(Collected data)
-- BEGIN --

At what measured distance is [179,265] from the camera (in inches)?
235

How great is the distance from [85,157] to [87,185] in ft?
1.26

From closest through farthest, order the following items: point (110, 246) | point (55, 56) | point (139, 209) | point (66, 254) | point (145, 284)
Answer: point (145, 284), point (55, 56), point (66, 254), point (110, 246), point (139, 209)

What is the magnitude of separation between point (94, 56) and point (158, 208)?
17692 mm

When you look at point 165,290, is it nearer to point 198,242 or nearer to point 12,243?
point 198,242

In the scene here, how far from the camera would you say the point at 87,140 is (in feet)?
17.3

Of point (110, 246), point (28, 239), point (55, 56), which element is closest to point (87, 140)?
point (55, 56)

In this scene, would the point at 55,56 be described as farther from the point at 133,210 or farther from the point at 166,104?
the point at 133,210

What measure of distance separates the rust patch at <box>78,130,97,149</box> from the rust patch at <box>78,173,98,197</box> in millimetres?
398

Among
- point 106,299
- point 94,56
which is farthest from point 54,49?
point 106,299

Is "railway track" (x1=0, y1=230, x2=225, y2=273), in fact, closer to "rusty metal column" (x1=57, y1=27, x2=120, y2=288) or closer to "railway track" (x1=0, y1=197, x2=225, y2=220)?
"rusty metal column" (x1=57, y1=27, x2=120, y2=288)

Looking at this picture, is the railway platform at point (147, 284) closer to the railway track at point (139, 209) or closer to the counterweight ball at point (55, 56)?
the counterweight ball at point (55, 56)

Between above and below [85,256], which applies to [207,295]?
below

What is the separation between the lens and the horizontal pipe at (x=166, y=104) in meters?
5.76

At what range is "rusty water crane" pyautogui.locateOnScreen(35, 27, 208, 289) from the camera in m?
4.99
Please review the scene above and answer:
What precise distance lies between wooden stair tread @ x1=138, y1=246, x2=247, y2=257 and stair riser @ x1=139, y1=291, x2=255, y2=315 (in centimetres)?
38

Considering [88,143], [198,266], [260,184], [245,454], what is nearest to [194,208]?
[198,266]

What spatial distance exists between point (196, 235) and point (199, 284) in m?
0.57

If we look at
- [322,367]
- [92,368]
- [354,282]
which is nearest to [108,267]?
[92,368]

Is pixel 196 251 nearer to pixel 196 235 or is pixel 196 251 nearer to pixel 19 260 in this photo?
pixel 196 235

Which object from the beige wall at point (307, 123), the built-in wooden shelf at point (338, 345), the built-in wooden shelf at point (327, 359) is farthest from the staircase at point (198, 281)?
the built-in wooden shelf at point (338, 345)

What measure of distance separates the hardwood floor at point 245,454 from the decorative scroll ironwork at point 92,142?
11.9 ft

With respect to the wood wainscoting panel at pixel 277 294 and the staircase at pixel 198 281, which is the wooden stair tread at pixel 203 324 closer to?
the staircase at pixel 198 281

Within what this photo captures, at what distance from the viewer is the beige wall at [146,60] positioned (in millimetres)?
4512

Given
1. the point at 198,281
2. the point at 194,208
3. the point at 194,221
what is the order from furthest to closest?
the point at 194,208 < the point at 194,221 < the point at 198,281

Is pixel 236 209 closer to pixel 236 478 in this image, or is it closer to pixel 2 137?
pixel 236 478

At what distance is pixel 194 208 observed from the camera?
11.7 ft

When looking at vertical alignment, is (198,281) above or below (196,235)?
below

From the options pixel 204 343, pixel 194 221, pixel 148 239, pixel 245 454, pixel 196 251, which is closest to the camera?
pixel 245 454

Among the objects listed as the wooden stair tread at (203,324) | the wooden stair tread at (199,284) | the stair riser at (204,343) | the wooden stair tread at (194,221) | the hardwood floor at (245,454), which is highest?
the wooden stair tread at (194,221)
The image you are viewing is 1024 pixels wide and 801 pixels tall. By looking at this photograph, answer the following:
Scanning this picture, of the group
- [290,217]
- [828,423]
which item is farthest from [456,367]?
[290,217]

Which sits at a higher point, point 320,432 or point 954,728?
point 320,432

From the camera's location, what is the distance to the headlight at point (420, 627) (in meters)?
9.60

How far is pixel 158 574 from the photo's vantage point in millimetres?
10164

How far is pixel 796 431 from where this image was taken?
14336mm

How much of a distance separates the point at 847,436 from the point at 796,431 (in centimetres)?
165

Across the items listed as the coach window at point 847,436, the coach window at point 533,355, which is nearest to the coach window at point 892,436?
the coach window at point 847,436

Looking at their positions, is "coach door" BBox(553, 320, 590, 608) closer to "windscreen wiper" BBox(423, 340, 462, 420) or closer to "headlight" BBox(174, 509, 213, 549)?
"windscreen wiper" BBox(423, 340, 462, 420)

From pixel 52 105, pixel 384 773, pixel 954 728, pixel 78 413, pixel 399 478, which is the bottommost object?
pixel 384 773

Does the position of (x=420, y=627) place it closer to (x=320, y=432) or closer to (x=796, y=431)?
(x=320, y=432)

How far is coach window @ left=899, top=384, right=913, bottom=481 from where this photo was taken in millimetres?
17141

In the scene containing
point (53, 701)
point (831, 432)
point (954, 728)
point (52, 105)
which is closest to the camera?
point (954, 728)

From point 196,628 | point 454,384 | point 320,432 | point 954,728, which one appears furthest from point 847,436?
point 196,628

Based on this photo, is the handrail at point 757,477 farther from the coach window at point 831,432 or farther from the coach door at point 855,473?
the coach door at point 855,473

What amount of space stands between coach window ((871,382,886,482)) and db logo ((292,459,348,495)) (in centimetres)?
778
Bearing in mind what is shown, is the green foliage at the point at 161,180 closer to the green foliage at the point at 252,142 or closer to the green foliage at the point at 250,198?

-- END --

- [Required work] All of the data above should be transcribed exactly.

- [The output]
At what measured distance is [179,265] from the camera (in inches)?
235

How great is the distance from [85,157] to [87,185] in ft?
1.26

From closest through farthest, order the following items: point (110, 246) | point (55, 56) | point (139, 209) | point (66, 254) | point (145, 284)
Answer: point (145, 284), point (55, 56), point (66, 254), point (110, 246), point (139, 209)

What is the magnitude of separation between point (94, 56) and point (158, 208)?
17692 mm

When you look at point 165,290, is it nearer to point 198,242 or nearer to point 12,243?
point 198,242

In the scene here, how far from the camera would you say the point at 87,140 is (in feet)?
17.3

Of point (110, 246), point (28, 239), point (55, 56), which element is closest to point (87, 140)?
point (55, 56)

In this scene, would the point at 55,56 be described as farther from the point at 133,210 or farther from the point at 166,104?
the point at 133,210

What measure of distance separates the rust patch at <box>78,130,97,149</box> from the rust patch at <box>78,173,98,197</box> in millimetres?
398

Among
- point 106,299
- point 94,56
which is farthest from point 54,49?
point 106,299

Is "railway track" (x1=0, y1=230, x2=225, y2=273), in fact, closer to "rusty metal column" (x1=57, y1=27, x2=120, y2=288) or closer to "railway track" (x1=0, y1=197, x2=225, y2=220)?
"rusty metal column" (x1=57, y1=27, x2=120, y2=288)

Looking at this picture, is the railway platform at point (147, 284) closer to the railway track at point (139, 209) or closer to the counterweight ball at point (55, 56)?
the counterweight ball at point (55, 56)

Between above and below [85,256], which applies to [207,295]?
below

What is the separation between the lens and the horizontal pipe at (x=166, y=104) in meters?
5.76

At what range is "rusty water crane" pyautogui.locateOnScreen(35, 27, 208, 289) from the camera in m?
4.99
Please review the scene above and answer:
What precise distance lies between wooden stair tread @ x1=138, y1=246, x2=247, y2=257 and stair riser @ x1=139, y1=291, x2=255, y2=315 (in centimetres)?
38

Considering [88,143], [198,266], [260,184], [245,454], what is nearest to [194,208]?
[198,266]

What spatial distance exists between point (196, 235) and point (199, 284) in m?
0.57

If we look at
- [322,367]
- [92,368]
- [354,282]
which is nearest to [108,267]?
[92,368]

Is pixel 196 251 nearer to pixel 196 235 or is pixel 196 251 nearer to pixel 19 260 in this photo?
pixel 196 235

Which object from the beige wall at point (307, 123), the built-in wooden shelf at point (338, 345), the built-in wooden shelf at point (327, 359) is farthest from the staircase at point (198, 281)?
the built-in wooden shelf at point (338, 345)

What measure of distance separates the hardwood floor at point 245,454 from the decorative scroll ironwork at point 92,142?
11.9 ft

With respect to the wood wainscoting panel at pixel 277 294 and the staircase at pixel 198 281, which is the wooden stair tread at pixel 203 324 closer to?
the staircase at pixel 198 281

Within what this photo captures, at what distance from the viewer is the beige wall at [146,60] positioned (in millimetres)?
4512

Given
1. the point at 198,281
2. the point at 194,208
3. the point at 194,221
what is the order from furthest to closest?
the point at 194,208 < the point at 194,221 < the point at 198,281

Is pixel 236 209 closer to pixel 236 478 in this image, or is it closer to pixel 2 137?
pixel 236 478

At what distance is pixel 194 208 observed from the camera?
11.7 ft

When looking at vertical alignment, is (198,281) above or below (196,235)?
below

From the options pixel 204 343, pixel 194 221, pixel 148 239, pixel 245 454, pixel 196 251, which is closest to the camera?
pixel 245 454

Among the objects listed as the wooden stair tread at (203,324) | the wooden stair tread at (199,284) | the stair riser at (204,343) | the wooden stair tread at (194,221) | the hardwood floor at (245,454), which is highest?
the wooden stair tread at (194,221)
The image you are viewing is 1024 pixels wide and 801 pixels tall. By looking at this photograph, answer the following:
Scanning this picture, of the group
- [290,217]
- [828,423]
which item is farthest from [456,367]?
[290,217]

Which sits at a higher point, point 320,432 or point 954,728?
point 320,432

From the camera's location, what is the distance to the headlight at point (420, 627) (in meters)?
9.60

How far is pixel 158 574 from the photo's vantage point in millimetres?
10164

How far is pixel 796 431 from where this image was taken?
14336mm

How much of a distance separates the point at 847,436 from the point at 796,431 (in centimetres)?
165

Across the items listed as the coach window at point 847,436, the coach window at point 533,355, which is nearest to the coach window at point 892,436?
the coach window at point 847,436

Looking at their positions, is "coach door" BBox(553, 320, 590, 608) closer to "windscreen wiper" BBox(423, 340, 462, 420) or closer to "headlight" BBox(174, 509, 213, 549)?
"windscreen wiper" BBox(423, 340, 462, 420)

From pixel 52 105, pixel 384 773, pixel 954 728, pixel 78 413, pixel 399 478, which is the bottommost object?
pixel 384 773

Does the position of (x=420, y=627) place it closer to (x=320, y=432) or closer to (x=796, y=431)?
(x=320, y=432)

How far is coach window @ left=899, top=384, right=913, bottom=481 from where this photo was taken in millimetres?
17141

In the scene containing
point (53, 701)
point (831, 432)
point (954, 728)
point (52, 105)
which is closest to the camera?
point (954, 728)

From point 196,628 | point 454,384 | point 320,432 | point 954,728, which one appears furthest from point 847,436?
point 196,628

Based on this photo, is the handrail at point 757,477 farther from the coach window at point 831,432 or farther from the coach door at point 855,473?
the coach door at point 855,473

What amount of space stands between coach window ((871,382,886,482)) and db logo ((292,459,348,495)) (in centimetres)?
778
Bearing in mind what is shown, is the green foliage at the point at 161,180 closer to the green foliage at the point at 252,142 or closer to the green foliage at the point at 250,198?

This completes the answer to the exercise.